Lost in Translation? India’s Biologics R&D Shortfall

Biologics account for roughly 45% of the pharmaceutical market today and are projected to grow at 10% annually, reaching 55% by 2030. Within this segment, biosimilars alone are expected to swell to a $100 billion market by 2030, buoyed by more than 130 patent expiries valued at $180 billion over the next seven years.
Despite these favorable tailwinds, Indian firms command less than 5 percent of the global biosimilars market, underscoring a stark under‑utilization of R&D capabilities and strategic opportunity. At the heart of this shortfall lies a regulatory framework that struggles to keep pace with the demands of biologics development. India’s contract research, development, and manufacturing organizations (CRDMOs) have flagged slower approval processes—particularly for critical raw materials—as a key impediment to competitiveness. 
Compounding regulatory friction is a persistent funding gap. While U.S. biotech companies attracted $57 billion in financing in 2023 alone, Indian biotech firms have mustered only $5 billion over the past decade, a shortfall that stifles early‑stage discovery and scale‑up of novel biologics. Domestic manufacturers have petitioned for tax reliefs—such as income‑tax exemptions on new molecular entities—to incentivize high‑risk R&D, but as of mid‑2024, novel biologics remain ineligible for many government incentive schemes. This misalignment between policy intent and practical support leaves innovators without the fiscal cover needed to pursue ambitious pipelines.
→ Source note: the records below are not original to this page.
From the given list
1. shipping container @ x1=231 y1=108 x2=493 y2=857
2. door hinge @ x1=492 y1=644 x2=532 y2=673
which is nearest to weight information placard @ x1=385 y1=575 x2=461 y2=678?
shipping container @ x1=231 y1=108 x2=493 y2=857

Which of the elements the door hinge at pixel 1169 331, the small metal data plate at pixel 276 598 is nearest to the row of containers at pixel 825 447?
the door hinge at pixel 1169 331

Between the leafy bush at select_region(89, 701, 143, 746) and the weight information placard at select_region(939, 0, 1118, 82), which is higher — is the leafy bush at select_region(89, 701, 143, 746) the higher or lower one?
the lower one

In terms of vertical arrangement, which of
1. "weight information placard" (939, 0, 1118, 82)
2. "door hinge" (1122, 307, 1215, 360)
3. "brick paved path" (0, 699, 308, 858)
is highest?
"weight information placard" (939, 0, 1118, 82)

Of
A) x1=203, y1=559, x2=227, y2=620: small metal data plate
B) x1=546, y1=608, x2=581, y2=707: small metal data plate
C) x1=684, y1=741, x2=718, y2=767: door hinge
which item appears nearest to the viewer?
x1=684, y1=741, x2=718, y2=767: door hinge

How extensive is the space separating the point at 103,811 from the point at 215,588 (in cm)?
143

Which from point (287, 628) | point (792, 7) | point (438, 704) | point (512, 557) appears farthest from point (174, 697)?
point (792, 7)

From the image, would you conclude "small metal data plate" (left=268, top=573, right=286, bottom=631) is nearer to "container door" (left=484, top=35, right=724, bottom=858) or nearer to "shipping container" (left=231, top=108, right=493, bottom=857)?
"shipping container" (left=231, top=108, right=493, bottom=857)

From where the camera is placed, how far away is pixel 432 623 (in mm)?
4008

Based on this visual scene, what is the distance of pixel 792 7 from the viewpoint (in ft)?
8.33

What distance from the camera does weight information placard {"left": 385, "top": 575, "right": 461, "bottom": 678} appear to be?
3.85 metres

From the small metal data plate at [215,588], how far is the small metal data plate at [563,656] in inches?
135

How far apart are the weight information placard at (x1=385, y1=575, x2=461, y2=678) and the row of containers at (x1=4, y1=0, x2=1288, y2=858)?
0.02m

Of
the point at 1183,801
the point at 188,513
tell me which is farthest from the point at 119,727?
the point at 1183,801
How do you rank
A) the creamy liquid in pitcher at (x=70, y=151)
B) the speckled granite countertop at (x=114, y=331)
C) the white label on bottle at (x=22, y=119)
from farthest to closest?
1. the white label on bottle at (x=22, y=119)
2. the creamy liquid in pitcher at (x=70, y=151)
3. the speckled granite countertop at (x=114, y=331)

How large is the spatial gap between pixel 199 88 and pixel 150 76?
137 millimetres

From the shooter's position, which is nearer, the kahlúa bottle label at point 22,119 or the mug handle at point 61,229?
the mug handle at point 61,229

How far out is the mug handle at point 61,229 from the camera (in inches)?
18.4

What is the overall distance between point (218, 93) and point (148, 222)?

For course correction, the regulatory harmonization is imperative and non‑fiscal incentives must be recalibrated to reward R&D in novel biologics—expanding PLI (production‑linked incentive) coverage, offering R&D tax credits, and creating milestone‑based grants for first‑in‑class therapies will mobilize both established firms and agile start‑ups. Also, the strategic infrastructure investments—scaling existing bulk drug parks into comprehensive biopharma clusters, replicating models like Singapore’s Biopolis, and tripling the footprint of Genome Valley—will provide the shared resources and ecosystems that underpin breakthrough innovation. Finally, nurturing talent through specialized postgraduate programs, industry‑sponsored fellowships, and reverse brain‑drain initiatives will build the critical mass of scientists and engineers needed to propel India’s biologics ambitions.